Hi everyone. I'm new here, so I'll give a little history while keeping this as brief as I can.
5 years ago I became ill with a virus that attacked my nervous system. I was hospitalized 3 different times in 2 weeks and during that time, I completely lost my balance and my ability to walk unassisted. Prior to this, I was fairly healthy except for my asthma, which was controlled by inhalers. Despite the fact that I had basically lost most of my neurological functioning [I didn't have much feeling in my legs either, and that started spreading into my arms], my doctor didn't do any neuro testing. He did daily blood gases because I was severely acidotic and he did an echocardiogram. He also called in GI to find out why I couldn't keep anything down [thinking I was faking that] and found out that nothing was moving through my digestive tract at all, so I was diagnosed with severe gastroparesis. He finally gave up and transferred me to a psych ward until which time I convinced the doc at the 2nd psych ward that I was not depressed and was finally transferred to a rehab hospital. There they thought I possibly had a stroke 'cause my left side was dragging, but had no proof. After 2 weeks I went home [to my mom's] no better than when I went in.
After coming "home" I saw several specialists and had a lot of testing done. This was done over the next few years. The general concensus was that I probably had Guillain Barre syndrome that went undiagnosed and untreated and that I am living with residuals from that. However, I was also diagnosed with PD. My great grandpa had PD, and I suffer from a lot of the classic symptoms of it. I was seen by a physiatrist who was 99.9% sure that I had PD so he sent me to a Parksinson's specialist. This guy was a total fruitcake and told me that people my age who are looking for a PD diagnosis are either 'gay and afraid to come out because perhaps they live in a small town where everyone knows them' or 'they are a female wanting to be a male or vice versa but perhaps their insurance won't cover the cost of a sex change'. There was one other equally perverted "explalnation" that he gave me for why I was there, and I wanted to smack him to be quite honest. But, he did ask me to come back for a spinal tap and he started me on Sinemet. I agreed to the spinal tap because other docs had mentioned it and hadn't done it AND because he wasn't the one doing it, and I felt it was worth at least trying the Sinemet. Well, the spinal tap failed because after an hour of trying they were unable to find any fluid and I was in immense pain.

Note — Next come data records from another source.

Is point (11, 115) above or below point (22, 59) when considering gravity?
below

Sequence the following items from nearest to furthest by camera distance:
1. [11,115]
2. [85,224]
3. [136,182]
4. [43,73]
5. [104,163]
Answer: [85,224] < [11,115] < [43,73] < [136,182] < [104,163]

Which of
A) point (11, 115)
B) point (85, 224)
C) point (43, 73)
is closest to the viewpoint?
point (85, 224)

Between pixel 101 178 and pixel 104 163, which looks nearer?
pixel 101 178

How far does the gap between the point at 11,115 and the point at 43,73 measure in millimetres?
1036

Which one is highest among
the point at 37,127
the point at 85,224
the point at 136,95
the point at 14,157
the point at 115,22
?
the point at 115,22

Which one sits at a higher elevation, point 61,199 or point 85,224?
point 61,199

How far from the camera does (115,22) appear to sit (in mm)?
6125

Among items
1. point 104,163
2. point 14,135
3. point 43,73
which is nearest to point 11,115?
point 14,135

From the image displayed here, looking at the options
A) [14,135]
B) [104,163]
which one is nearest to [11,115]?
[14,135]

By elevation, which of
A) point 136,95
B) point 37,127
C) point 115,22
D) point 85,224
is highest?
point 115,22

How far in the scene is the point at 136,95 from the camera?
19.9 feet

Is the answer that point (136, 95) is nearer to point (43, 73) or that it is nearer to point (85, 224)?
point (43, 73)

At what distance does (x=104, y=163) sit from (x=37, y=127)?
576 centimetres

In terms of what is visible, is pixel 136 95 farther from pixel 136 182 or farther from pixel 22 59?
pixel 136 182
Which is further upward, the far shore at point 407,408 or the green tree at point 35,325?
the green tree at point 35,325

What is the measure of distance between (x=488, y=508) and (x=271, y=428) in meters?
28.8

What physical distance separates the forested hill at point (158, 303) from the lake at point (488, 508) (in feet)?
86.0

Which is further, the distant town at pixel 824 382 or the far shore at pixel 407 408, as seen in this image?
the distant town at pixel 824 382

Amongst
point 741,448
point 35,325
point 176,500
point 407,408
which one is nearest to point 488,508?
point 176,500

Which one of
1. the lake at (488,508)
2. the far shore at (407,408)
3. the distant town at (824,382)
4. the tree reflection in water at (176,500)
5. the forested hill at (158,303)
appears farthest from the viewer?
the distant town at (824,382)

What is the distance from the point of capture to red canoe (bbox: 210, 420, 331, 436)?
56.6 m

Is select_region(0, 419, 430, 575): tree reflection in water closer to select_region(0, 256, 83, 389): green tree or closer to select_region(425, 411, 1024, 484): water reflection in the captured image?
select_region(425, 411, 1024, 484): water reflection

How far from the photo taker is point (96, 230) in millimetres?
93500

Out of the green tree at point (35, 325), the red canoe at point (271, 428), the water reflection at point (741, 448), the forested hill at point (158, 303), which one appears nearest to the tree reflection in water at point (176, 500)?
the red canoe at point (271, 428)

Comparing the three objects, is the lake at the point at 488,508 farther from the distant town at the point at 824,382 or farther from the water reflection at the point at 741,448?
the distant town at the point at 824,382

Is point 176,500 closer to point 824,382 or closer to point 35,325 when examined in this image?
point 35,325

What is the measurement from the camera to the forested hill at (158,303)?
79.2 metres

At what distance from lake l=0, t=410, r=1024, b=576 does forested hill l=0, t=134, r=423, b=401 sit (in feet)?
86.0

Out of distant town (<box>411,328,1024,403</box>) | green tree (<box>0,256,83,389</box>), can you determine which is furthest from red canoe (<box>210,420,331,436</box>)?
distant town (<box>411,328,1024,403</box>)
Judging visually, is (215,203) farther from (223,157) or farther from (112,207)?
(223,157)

The Sinemet, however, was like a miracle drug for me. It helped so many of my symptoms. The specialist that I saw that did the tap said that based on that and some of the other findings, he could say with 99% certainty that I do, indeed, have PD.

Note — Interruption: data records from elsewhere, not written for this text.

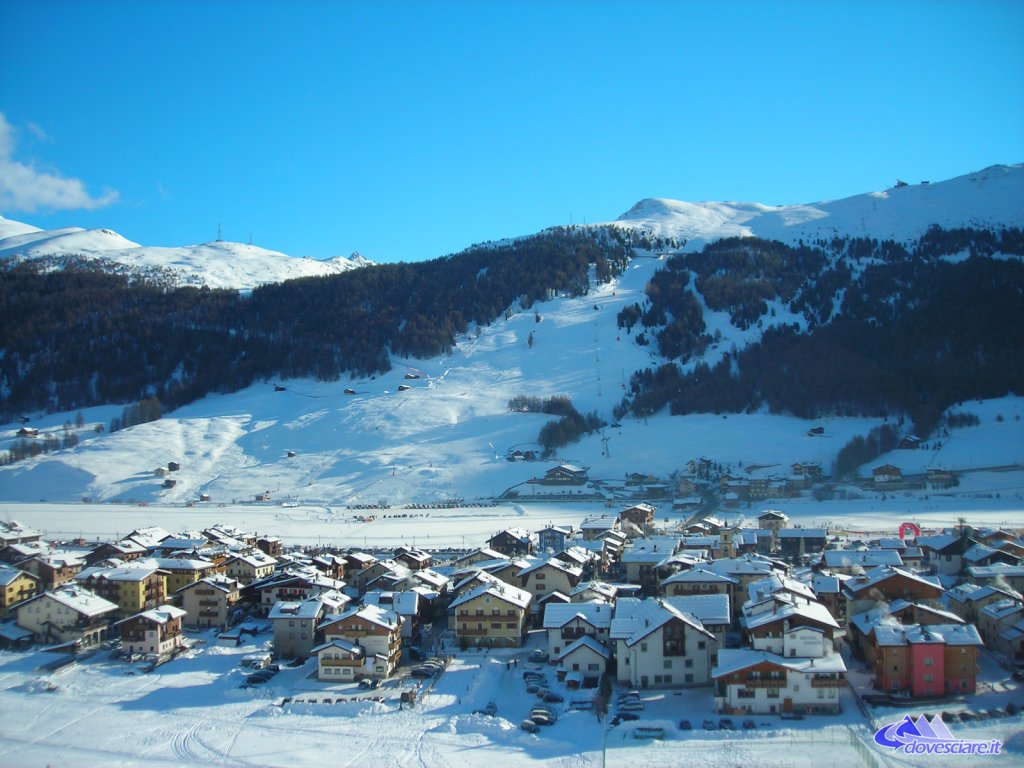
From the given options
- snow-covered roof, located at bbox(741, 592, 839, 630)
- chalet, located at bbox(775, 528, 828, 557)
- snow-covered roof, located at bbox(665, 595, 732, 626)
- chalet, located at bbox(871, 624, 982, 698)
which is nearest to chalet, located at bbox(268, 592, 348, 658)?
snow-covered roof, located at bbox(665, 595, 732, 626)

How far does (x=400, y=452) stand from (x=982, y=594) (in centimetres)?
3189

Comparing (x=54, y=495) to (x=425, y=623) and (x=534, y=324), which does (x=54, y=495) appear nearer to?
(x=425, y=623)

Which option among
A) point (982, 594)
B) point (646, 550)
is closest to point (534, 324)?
point (646, 550)

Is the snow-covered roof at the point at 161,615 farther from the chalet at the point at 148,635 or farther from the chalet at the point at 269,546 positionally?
the chalet at the point at 269,546

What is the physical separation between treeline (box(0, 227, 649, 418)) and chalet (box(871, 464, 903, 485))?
3394 cm

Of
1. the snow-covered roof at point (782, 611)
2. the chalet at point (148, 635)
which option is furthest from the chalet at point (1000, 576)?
the chalet at point (148, 635)

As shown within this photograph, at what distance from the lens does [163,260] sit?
102 m

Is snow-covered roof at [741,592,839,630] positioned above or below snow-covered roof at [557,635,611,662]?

My problem is this. Even though it is documented by a neurologist who specializes in PD, nobody seems to believe that I really do have PD. My PCP kind of believes me because he is able to read the chart, but he will not acknowledge it when he writes down my diagnoses when I have my physical or if I get referred out to a different specialist. There is a CNP in the clinic that I see on occasion for pre-op physicals, etc. who will NOT acknowledge that I have PD, and she and I have literally fought about it. Even my home health nurses will not believe that I really do have it. They all tell me that people my age just do not "get" PD. Believe me, it's not something that I want either, and I have been through PT, OT, RT, and everything else to slow its progression. I don't want to be 35 and in a wheelchair for the rest of my life. How can I get people to believe me and to accept that this is who I am? Just because I choose to live life to its fullest and not to mope around and act depressed all the time does't mean that I don't have PD. I think that there is this stigma and that people assume that just because you have been diagnosed with a chronic disease, you are supposed to act sick. That's just not who I am. Help!